PROBLEM A:
Gather every line of the entries that contains the word "Segment". Case counts.
——
## Timestamp implementation in different frameworks:

**Arrow timestamps** has three parts:
1. a **64-bit integer**
2. a **metadata** that associates a time unit** (e.g. milliseconds, microseconds, or nanoseconds),
3. an **optional time zone**.

**Pandas (Timestamp)** has two parts:
1. a **64-bit integer** representing **nanoseconds**
2. an **optional time zone**.

Python/Pandas timestamp types without an associated time zone are referred to as “Time Zone Naive”.
Python/Pandas timestamp types with an associated time zone are referred to as “Time Zone Aware”.

**Spark timestamps** has one part:
1. a **64-bit integers** representing **seconds since the UNIX epoch**.
2. Note don't mix the long(unix_timestamp) with timestamp(spark_timestamp, microseconds since the unix epoch). They are two different data types.

Note, Spark does not store any metadata about time zones with its timestamps. Spark interprets timestamps with
the session local time zone, (i.e. spark.sql.session.timeZone). If that time zone is undefined, Spark turns to
the default system time zone.

## The difference of the timestamp implementation will cause: 

- Timezone information is lost (all timestamps that result from converting from spark to arrow/pandas are “time zone naive”).

- Timestamps are truncated to microseconds.

- The session time zone might have unintuitive impacts on translation of timestamp values.
——
PROBLEM B:
Carry the notes on timestamp handling in Arrow, Pandas and Spark further, starting after their last line.

Some records
——
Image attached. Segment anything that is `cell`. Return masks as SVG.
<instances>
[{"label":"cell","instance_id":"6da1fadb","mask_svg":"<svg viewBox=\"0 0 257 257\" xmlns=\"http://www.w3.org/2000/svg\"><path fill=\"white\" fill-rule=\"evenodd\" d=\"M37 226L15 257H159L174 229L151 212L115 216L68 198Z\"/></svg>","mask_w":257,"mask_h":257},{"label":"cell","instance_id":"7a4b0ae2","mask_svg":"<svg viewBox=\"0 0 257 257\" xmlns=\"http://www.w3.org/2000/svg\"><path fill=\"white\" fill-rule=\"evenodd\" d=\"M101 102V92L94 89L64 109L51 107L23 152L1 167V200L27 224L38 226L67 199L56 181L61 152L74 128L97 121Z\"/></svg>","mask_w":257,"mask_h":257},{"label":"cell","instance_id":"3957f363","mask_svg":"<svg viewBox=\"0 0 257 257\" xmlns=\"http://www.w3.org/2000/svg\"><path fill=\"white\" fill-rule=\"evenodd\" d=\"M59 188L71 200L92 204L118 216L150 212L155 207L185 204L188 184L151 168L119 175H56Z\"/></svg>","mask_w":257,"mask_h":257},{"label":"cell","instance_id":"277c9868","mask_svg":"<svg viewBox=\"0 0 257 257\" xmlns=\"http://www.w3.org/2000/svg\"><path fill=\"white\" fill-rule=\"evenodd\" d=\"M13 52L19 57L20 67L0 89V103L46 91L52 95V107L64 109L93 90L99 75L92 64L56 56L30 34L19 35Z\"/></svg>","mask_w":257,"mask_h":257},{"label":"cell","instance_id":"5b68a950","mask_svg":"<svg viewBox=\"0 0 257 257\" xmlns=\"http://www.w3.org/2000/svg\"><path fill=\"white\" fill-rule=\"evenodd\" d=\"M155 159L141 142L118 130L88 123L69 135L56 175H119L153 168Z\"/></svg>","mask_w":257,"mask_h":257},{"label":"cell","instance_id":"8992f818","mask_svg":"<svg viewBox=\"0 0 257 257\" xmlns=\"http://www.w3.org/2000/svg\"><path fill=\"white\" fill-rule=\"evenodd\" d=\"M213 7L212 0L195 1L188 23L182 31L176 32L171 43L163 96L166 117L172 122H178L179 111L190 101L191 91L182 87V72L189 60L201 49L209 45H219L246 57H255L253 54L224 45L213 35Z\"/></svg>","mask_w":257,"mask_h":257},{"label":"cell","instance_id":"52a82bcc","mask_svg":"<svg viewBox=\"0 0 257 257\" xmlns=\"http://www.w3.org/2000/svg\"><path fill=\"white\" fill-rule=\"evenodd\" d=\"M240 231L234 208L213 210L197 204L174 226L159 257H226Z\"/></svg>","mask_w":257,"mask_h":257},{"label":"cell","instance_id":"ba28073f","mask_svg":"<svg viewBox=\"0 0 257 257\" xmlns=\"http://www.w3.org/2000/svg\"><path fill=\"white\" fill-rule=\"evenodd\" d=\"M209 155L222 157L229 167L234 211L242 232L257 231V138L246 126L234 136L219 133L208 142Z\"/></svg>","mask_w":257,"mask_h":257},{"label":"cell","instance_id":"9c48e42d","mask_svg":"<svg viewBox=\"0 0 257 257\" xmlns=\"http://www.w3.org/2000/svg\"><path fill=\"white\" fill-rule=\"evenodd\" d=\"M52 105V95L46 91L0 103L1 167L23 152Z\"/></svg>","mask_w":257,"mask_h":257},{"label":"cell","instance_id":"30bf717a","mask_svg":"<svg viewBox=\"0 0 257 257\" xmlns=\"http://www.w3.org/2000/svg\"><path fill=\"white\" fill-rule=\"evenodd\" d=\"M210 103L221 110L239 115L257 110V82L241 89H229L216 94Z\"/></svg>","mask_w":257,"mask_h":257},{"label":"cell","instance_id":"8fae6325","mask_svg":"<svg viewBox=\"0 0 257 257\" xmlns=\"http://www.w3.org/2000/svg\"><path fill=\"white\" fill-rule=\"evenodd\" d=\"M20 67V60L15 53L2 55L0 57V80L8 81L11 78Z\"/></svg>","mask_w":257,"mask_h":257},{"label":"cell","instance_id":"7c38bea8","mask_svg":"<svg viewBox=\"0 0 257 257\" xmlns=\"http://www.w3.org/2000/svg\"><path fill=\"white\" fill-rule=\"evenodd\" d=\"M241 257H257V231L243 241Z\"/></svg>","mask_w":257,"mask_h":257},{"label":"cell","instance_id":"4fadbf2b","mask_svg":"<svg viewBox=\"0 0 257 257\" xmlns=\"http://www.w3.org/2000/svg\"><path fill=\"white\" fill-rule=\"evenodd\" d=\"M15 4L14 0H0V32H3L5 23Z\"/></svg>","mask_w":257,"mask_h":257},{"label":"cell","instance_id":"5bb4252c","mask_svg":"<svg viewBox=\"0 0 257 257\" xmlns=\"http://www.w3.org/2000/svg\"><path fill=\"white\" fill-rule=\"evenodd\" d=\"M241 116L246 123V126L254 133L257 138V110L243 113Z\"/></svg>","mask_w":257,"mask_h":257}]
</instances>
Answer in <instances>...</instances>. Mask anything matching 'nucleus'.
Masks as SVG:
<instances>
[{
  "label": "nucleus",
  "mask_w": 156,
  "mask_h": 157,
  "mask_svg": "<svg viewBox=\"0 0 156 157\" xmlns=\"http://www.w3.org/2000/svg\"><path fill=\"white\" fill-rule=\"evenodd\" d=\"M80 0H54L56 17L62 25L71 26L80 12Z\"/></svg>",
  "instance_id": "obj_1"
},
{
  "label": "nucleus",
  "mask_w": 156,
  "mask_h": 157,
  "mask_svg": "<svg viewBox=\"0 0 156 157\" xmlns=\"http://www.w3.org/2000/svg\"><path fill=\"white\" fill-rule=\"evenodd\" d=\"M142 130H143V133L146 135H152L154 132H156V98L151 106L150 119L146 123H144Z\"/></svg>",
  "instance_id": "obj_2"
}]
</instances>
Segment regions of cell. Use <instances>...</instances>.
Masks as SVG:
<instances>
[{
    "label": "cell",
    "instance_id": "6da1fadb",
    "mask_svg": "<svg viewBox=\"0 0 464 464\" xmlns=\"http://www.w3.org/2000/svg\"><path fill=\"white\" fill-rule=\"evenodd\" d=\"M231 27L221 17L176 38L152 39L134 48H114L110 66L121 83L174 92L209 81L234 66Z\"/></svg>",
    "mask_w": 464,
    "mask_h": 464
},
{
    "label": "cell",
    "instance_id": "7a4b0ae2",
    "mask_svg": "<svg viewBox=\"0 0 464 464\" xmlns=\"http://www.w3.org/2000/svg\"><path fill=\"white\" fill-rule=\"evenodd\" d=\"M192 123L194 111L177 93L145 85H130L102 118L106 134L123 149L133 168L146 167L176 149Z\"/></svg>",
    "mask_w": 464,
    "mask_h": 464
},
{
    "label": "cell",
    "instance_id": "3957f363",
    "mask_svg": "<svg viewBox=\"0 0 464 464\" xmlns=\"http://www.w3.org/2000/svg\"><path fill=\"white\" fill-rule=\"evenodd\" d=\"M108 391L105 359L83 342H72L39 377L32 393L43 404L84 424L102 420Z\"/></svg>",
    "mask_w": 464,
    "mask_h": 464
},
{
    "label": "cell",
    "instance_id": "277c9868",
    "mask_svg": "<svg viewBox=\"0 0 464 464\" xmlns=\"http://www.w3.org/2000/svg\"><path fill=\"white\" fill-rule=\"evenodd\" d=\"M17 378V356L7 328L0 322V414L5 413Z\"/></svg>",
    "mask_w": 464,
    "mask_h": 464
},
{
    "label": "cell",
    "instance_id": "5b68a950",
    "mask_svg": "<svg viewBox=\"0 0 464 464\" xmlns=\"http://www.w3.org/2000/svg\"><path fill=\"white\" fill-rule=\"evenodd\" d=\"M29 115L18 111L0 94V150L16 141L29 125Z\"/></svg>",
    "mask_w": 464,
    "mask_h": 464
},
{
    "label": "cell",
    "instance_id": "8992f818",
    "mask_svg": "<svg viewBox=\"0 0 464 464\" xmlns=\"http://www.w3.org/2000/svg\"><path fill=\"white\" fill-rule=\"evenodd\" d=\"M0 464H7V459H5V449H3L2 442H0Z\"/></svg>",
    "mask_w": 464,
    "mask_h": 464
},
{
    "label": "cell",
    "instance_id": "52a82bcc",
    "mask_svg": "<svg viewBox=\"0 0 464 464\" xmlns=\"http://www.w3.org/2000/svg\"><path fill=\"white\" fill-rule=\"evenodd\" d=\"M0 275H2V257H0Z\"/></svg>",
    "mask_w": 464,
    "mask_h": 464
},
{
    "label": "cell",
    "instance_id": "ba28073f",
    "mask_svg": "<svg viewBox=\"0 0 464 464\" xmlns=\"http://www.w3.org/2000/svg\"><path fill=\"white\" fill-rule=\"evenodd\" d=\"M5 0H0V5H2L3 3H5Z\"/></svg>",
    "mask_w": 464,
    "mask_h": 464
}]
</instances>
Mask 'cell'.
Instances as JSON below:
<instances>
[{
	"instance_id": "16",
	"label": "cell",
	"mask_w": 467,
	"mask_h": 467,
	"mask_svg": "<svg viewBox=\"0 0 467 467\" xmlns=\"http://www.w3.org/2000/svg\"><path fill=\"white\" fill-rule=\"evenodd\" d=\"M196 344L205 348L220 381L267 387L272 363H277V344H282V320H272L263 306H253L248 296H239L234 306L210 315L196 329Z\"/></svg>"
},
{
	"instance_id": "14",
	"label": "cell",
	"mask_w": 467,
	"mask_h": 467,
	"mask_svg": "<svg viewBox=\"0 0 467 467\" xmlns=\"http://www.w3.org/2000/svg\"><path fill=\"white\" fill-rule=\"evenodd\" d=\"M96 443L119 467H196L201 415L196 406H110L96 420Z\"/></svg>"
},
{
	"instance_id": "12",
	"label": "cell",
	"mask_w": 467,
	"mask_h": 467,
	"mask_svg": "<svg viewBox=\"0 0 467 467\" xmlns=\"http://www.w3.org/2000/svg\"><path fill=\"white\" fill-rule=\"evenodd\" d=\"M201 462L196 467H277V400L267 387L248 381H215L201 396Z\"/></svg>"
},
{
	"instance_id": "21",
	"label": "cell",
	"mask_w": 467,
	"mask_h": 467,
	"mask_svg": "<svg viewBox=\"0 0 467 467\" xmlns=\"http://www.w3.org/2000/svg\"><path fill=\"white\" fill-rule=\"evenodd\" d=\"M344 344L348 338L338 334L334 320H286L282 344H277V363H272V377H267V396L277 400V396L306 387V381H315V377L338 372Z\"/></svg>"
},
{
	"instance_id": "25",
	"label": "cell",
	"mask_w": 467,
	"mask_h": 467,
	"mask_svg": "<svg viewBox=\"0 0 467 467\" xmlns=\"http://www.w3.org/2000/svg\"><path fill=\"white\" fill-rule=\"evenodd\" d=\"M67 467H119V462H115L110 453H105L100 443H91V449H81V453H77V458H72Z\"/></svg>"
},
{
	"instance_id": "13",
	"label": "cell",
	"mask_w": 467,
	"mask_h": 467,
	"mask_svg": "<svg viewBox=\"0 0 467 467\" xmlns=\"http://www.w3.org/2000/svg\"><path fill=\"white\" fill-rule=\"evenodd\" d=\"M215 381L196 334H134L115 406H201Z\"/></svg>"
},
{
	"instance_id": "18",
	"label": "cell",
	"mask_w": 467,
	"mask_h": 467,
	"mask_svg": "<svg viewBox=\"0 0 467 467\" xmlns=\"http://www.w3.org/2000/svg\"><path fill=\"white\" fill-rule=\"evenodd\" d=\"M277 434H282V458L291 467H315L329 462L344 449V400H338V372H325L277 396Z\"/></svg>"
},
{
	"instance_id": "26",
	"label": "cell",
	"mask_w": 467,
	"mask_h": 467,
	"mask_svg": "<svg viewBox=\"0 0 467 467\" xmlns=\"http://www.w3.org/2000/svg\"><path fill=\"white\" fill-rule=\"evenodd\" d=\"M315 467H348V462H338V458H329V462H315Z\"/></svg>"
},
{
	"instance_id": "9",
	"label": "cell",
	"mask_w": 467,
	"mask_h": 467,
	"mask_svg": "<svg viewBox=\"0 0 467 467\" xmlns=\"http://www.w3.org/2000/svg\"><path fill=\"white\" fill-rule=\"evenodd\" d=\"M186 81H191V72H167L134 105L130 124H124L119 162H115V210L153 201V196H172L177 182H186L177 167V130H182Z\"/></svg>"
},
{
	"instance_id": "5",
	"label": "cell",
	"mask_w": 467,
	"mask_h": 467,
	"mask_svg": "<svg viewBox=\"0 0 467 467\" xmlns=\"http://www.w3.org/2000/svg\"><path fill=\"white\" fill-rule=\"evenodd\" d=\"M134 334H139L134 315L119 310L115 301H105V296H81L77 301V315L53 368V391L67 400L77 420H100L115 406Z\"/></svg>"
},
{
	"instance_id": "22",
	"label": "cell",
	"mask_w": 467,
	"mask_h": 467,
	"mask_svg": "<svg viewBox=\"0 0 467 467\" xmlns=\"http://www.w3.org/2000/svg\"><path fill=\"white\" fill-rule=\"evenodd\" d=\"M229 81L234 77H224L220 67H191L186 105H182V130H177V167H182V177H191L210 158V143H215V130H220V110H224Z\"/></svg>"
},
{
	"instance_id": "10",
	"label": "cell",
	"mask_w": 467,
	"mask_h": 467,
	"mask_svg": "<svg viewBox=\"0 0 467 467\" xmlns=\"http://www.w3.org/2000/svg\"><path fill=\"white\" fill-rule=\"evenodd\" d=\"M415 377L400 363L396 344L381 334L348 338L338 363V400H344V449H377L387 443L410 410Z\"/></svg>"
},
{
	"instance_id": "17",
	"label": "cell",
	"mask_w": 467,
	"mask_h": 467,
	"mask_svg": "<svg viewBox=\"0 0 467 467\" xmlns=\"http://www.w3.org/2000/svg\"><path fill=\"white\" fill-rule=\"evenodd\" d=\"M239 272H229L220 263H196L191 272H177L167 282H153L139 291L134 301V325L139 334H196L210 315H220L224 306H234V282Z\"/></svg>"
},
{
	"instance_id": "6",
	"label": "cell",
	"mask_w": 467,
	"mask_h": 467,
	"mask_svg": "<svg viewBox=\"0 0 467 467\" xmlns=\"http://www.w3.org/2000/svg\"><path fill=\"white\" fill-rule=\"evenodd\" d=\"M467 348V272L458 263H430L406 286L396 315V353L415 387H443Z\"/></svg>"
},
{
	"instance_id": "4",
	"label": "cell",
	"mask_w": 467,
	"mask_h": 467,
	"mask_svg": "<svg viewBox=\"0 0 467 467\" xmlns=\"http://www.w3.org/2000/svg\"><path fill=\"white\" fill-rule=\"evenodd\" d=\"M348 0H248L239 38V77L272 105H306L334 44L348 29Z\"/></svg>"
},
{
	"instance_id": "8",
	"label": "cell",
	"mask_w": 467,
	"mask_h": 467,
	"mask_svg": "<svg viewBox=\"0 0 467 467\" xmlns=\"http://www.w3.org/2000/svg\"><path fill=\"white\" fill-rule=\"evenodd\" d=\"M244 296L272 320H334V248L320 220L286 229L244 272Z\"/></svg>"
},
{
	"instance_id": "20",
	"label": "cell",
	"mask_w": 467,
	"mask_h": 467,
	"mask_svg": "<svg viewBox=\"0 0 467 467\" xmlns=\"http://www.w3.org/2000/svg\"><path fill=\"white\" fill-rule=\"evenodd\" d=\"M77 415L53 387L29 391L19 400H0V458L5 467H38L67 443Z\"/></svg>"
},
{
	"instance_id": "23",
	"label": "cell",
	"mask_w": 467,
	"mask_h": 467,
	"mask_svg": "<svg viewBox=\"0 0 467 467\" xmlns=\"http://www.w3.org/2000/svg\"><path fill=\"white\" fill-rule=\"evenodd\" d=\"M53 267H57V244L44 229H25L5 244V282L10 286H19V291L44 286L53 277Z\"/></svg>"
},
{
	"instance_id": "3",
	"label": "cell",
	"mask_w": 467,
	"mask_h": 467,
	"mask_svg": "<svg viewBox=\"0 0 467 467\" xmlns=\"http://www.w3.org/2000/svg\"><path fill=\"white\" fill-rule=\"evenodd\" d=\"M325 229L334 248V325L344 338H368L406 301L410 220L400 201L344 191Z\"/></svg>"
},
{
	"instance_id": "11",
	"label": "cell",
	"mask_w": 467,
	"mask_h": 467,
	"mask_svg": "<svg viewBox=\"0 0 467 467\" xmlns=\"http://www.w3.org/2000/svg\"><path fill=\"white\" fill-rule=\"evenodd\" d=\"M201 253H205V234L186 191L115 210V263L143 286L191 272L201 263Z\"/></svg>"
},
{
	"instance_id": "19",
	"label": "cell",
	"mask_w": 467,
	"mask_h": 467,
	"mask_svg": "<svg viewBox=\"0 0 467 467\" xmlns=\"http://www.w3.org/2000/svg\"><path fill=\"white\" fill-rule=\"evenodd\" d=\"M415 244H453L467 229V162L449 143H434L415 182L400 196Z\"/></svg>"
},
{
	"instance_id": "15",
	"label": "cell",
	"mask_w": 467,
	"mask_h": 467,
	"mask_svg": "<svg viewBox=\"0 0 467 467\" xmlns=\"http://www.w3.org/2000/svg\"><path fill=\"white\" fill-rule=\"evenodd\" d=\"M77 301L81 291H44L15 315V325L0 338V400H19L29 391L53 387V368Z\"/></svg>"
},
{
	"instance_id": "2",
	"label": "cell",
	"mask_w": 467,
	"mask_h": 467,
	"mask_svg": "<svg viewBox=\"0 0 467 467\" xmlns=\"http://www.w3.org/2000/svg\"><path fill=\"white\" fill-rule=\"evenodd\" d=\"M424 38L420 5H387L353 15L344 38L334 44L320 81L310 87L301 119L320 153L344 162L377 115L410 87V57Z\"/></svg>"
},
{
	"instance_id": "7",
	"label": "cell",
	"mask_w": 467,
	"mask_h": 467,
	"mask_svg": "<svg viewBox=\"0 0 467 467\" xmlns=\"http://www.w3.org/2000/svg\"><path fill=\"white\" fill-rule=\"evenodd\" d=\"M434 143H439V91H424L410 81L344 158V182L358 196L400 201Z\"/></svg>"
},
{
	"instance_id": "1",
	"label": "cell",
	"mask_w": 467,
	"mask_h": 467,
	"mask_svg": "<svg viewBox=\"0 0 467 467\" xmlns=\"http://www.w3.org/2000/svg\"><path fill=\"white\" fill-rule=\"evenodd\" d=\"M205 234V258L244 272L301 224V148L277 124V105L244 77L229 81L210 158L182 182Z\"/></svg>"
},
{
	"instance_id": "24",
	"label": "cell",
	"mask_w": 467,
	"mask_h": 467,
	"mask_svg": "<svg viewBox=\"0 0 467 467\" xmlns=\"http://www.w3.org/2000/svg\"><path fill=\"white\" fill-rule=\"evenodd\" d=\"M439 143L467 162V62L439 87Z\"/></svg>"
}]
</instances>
——
EXERCISE RESULT A:
Image attached. Segment anything that is `cell`. Return masks as SVG.
Segment regions of cell. Use <instances>...</instances>.

EXERCISE RESULT B:
In [1]:
from datetime import datetime, timezone, timedelta

import pandas as pd
from pandas import Timestamp
from pyspark.sql import SparkSession, DataFrame
from pyspark.sql.functions import col, from_unixtime,lit, unix_timestamp
import pyarrow as pa
import pyarrow.parquet as pq
import os
import s3fs

In [2]:
spark = SparkSession.builder \
    .master("local[2]") \
    .appName("PandasSparkTimeStamp") \
    .getOrCreate()

pdf = pd.DataFrame({'naive': [datetime(2046, 1, 1, 0)],
                    'aware': [Timestamp(year=2046, month=1, day=1,
                                        nanosecond=500, tz=timezone(timedelta(hours=-8)))]})
# pandas data frame print the datetime
print(pdf.head())
# Enable Arrow-based columnar data transfers
spark.conf.set("spark.sql.execution.arrow.enabled", "true")


       naive                               aware
0 2046-01-01 2046-01-01 00:00:00.000000500-08:00


## Convert pandas datetime to spark

In [3]:
# set up spark session time zone
spark.conf.set("spark.sql.session.timeZone", "UTC")

# spark convert the datetime with UTC timezone
utc_df = spark.createDataFrame(pdf)
print("UTC converted datetime in UTC timezone")
utc_df.show()

# if we change the spark session time zone, and read datetime with it.
spark.conf.set("spark.sql.session.timeZone", "US/Pacific")
# spark convert the datetime with US/Pacific timezone
pst_df = spark.createDataFrame(pdf)
print("US/Pacific converted datetime in US/Pacific timezone")
pst_df.show()
print("UTC converted datetime in US/Pacific timezone")
utc_df.show()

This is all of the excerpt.